Yesterday Derek brought his beloved cat by for me to meet. When he saw that quilt laying over the big box my ceiling lights came in he wondered why.
“Bridget peed on it when you grabbed her snout last night.”
“I didn’t hurt her; I was just being playful.”
“Well, you’ve obviously been abusing her or she wouldn’t shake like that and pee on me.”
“Then how come she’s all over me the minute I walk in the door?”
“Because she knows you’re going to let her out.”
I’m sure you are all wondering if I have taken leave of my senses. I am, too. I wonder why I have attracted a guy who fascinates me, turns me on, is great fun, someone I would trust with my pin number but not my dog. My women friends are saints but I keep attracting guys who aren’t.
My brother’s girlfriend has been an astrologist for most of her adult life, and I consult her from time to time about the men I meet. After looking at our two charts she says, “This was a fate thing. You were bound to meet.”
She was explicit about the limitations, and what she predicted has unfolded. I wish I could remember how she described us then:
“He struggles with some sort of disconnect between his mind and body, something he sees mirrored in you. But you two have all these major” –I can’t remember what she calls them so I’ll use — “intersections where you oppose each other and that will cause you to bump heads. You will learn from each other but it is to be nothing more.”

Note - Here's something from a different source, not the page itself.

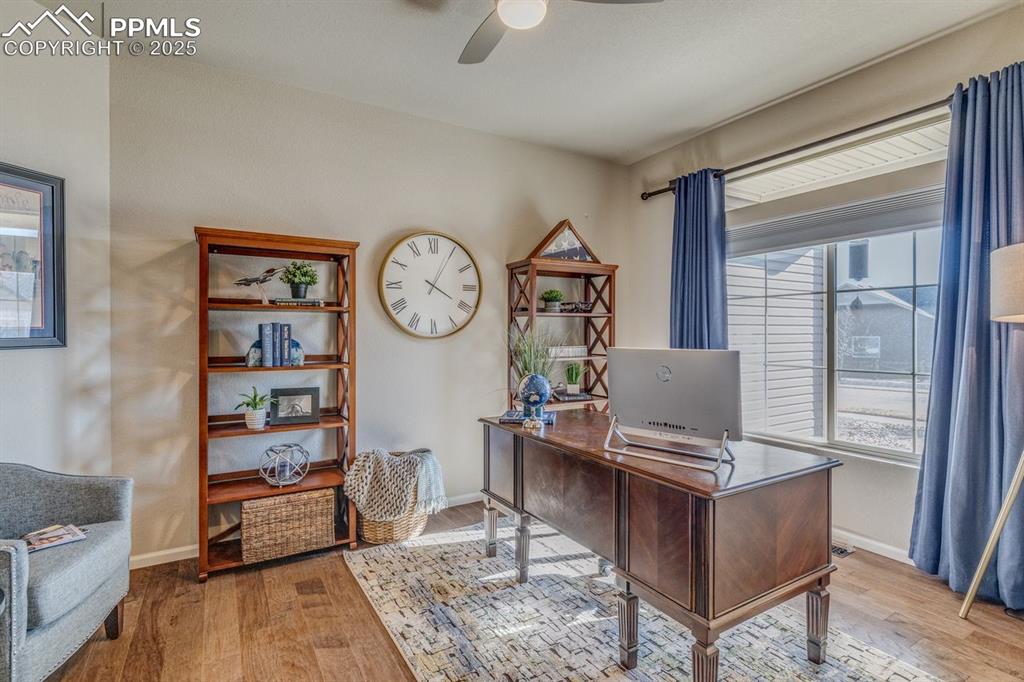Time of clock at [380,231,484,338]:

“So, no romance?” I tried to sound like I was joking, given his age.
“Absolutely not.”
It was good advice, something I’ve wanted to ignore on several occasions when he was being his best, charming self. But the charts did not lie. We are constantly coming at things from opposite ends, and the same chemistry that she called the “man/woman thing” makes those disagreements intense.

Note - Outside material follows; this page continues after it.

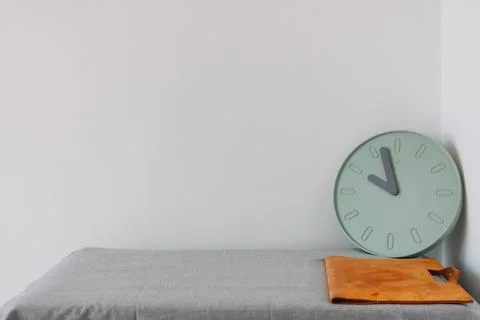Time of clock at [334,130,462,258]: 9:57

Most Sundays we have dinner together after my Spanish class and before I go dancing. When he called I didn’t bring it up and neither did he. Nor did we talk about the dog.
I’ve decided she is not to go in the front yard. At least not with him. And I’m going to push to get these projects wrapped up so I won’t need him anymore. I’ll say I’ve run out of money, which is true. I’ll miss the trading tips, and I’ll miss him terribly, but it’s wrong to spend time with someone who makes Bridget tremble like that, though she does tremble at the drop of a hat. And she does pee when my daughter yells at her.